» **DATASET EXTRACT**
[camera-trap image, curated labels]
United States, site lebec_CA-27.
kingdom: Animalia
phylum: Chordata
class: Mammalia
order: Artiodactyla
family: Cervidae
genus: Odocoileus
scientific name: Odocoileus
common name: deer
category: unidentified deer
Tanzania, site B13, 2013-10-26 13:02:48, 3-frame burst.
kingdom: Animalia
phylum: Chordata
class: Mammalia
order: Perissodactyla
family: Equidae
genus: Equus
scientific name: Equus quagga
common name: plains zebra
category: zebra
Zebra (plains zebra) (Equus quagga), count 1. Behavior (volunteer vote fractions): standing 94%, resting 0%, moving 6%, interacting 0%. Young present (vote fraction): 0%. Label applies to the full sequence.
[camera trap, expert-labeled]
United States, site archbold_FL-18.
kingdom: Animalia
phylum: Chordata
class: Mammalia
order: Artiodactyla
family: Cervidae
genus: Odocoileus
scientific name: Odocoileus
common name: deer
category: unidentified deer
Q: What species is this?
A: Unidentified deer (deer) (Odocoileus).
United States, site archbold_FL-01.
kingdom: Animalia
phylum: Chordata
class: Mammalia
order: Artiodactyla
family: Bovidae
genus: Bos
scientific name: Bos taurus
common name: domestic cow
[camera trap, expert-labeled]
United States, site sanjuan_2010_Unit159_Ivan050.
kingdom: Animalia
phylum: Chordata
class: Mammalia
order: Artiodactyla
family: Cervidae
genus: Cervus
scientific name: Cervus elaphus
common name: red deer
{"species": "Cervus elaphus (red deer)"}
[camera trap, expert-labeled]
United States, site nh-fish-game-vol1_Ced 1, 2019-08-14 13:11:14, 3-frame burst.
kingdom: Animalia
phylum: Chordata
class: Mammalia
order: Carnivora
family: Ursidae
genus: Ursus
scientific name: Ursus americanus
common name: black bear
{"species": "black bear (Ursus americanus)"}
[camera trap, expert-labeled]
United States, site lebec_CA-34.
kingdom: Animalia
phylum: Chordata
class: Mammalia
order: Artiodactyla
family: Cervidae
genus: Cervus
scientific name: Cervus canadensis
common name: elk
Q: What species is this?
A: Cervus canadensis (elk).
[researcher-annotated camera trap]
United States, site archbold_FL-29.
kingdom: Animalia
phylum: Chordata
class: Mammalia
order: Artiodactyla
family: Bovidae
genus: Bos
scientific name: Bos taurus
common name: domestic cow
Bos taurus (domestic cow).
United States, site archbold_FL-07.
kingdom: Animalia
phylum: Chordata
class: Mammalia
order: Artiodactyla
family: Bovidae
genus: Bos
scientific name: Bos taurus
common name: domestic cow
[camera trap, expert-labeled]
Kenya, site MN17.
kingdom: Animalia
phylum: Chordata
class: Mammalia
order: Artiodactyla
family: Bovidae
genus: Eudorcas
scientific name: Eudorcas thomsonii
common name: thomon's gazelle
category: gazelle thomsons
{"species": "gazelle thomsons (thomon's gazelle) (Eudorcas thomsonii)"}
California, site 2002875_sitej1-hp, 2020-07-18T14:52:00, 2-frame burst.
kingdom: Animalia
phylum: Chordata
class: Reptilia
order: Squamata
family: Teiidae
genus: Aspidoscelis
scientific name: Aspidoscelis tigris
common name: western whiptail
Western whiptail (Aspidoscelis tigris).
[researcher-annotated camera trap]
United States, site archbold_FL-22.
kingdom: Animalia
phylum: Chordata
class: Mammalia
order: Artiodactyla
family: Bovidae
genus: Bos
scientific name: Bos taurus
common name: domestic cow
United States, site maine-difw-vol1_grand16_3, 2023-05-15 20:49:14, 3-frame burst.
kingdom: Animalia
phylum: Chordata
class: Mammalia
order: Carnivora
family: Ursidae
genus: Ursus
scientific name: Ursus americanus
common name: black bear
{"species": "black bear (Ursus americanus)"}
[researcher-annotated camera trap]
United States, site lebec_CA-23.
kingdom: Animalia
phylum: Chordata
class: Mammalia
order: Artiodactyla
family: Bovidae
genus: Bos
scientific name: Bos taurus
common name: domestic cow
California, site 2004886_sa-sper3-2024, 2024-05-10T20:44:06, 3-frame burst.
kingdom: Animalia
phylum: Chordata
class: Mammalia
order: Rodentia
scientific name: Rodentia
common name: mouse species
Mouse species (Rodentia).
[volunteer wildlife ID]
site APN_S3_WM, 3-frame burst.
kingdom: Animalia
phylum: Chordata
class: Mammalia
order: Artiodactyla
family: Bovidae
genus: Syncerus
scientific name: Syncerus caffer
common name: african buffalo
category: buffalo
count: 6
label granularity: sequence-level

» **EXERCISE GOAL**
What is needed is a word-for-word copy of the records.

» **SOLUTION FOR THIS TASK**
[camera-trap image, curated labels]
United States, site lebec_CA-27.
kingdom: Animalia
phylum: Chordata
class: Mammalia
order: Artiodactyla
family: Cervidae
genus: Odocoileus
scientific name: Odocoileus
common name: deer
category: unidentified deer
Tanzania, site B13, 2013-10-26 13:02:48, 3-frame burst.
kingdom: Animalia
phylum: Chordata
class: Mammalia
order: Perissodactyla
family: Equidae
genus: Equus
scientific name: Equus quagga
common name: plains zebra
category: zebra
Zebra (plains zebra) (Equus quagga), count 1. Behavior (volunteer vote fractions): standing 94%, resting 0%, moving 6%, interacting 0%. Young present (vote fraction): 0%. Label applies to the full sequence.
[camera trap, expert-labeled]
United States, site archbold_FL-18.
kingdom: Animalia
phylum: Chordata
class: Mammalia
order: Artiodactyla
family: Cervidae
genus: Odocoileus
scientific name: Odocoileus
common name: deer
category: unidentified deer
Q: What species is this?
A: Unidentified deer (deer) (Odocoileus).
United States, site archbold_FL-01.
kingdom: Animalia
phylum: Chordata
class: Mammalia
order: Artiodactyla
family: Bovidae
genus: Bos
scientific name: Bos taurus
common name: domestic cow
[camera trap, expert-labeled]
United States, site sanjuan_2010_Unit159_Ivan050.
kingdom: Animalia
phylum: Chordata
class: Mammalia
order: Artiodactyla
family: Cervidae
genus: Cervus
scientific name: Cervus elaphus
common name: red deer
{"species": "Cervus elaphus (red deer)"}
[camera trap, expert-labeled]
United States, site nh-fish-game-vol1_Ced 1, 2019-08-14 13:11:14, 3-frame burst.
kingdom: Animalia
phylum: Chordata
class: Mammalia
order: Carnivora
family: Ursidae
genus: Ursus
scientific name: Ursus americanus
common name: black bear
{"species": "black bear (Ursus americanus)"}
[camera trap, expert-labeled]
United States, site lebec_CA-34.
kingdom: Animalia
phylum: Chordata
class: Mammalia
order: Artiodactyla
family: Cervidae
genus: Cervus
scientific name: Cervus canadensis
common name: elk
Q: What species is this?
A: Cervus canadensis (elk).
[researcher-annotated camera trap]
United States, site archbold_FL-29.
kingdom: Animalia
phylum: Chordata
class: Mammalia
order: Artiodactyla
family: Bovidae
genus: Bos
scientific name: Bos taurus
common name: domestic cow
Bos taurus (domestic cow).
United States, site archbold_FL-07.
kingdom: Animalia
phylum: Chordata
class: Mammalia
order: Artiodactyla
family: Bovidae
genus: Bos
scientific name: Bos taurus
common name: domestic cow
[camera trap, expert-labeled]
Kenya, site MN17.
kingdom: Animalia
phylum: Chordata
class: Mammalia
order: Artiodactyla
family: Bovidae
genus: Eudorcas
scientific name: Eudorcas thomsonii
common name: thomon's gazelle
category: gazelle thomsons
{"species": "gazelle thomsons (thomon's gazelle) (Eudorcas thomsonii)"}
California, site 2002875_sitej1-hp, 2020-07-18T14:52:00, 2-frame burst.
kingdom: Animalia
phylum: Chordata
class: Reptilia
order: Squamata
family: Teiidae
genus: Aspidoscelis
scientific name: Aspidoscelis tigris
common name: western whiptail
Western whiptail (Aspidoscelis tigris).
[researcher-annotated camera trap]
United States, site archbold_FL-22.
kingdom: Animalia
phylum: Chordata
class: Mammalia
order: Artiodactyla
family: Bovidae
genus: Bos
scientific name: Bos taurus
common name: domestic cow
United States, site maine-difw-vol1_grand16_3, 2023-05-15 20:49:14, 3-frame burst.
kingdom: Animalia
phylum: Chordata
class: Mammalia
order: Carnivora
family: Ursidae
genus: Ursus
scientific name: Ursus americanus
common name: black bear
{"species": "black bear (Ursus americanus)"}
[researcher-annotated camera trap]
United States, site lebec_CA-23.
kingdom: Animalia
phylum: Chordata
class: Mammalia
order: Artiodactyla
family: Bovidae
genus: Bos
scientific name: Bos taurus
common name: domestic cow
California, site 2004886_sa-sper3-2024, 2024-05-10T20:44:06, 3-frame burst.
kingdom: Animalia
phylum: Chordata
class: Mammalia
order: Rodentia
scientific name: Rodentia
common name: mouse species
Mouse species (Rodentia).
[volunteer wildlife ID]
site APN_S3_WM, 3-frame burst.
kingdom: Animalia
phylum: Chordata
class: Mammalia
order: Artiodactyla
family: Bovidae
genus: Syncerus
scientific name: Syncerus caffer
common name: african buffalo
category: buffalo
count: 6
label granularity: sequence-level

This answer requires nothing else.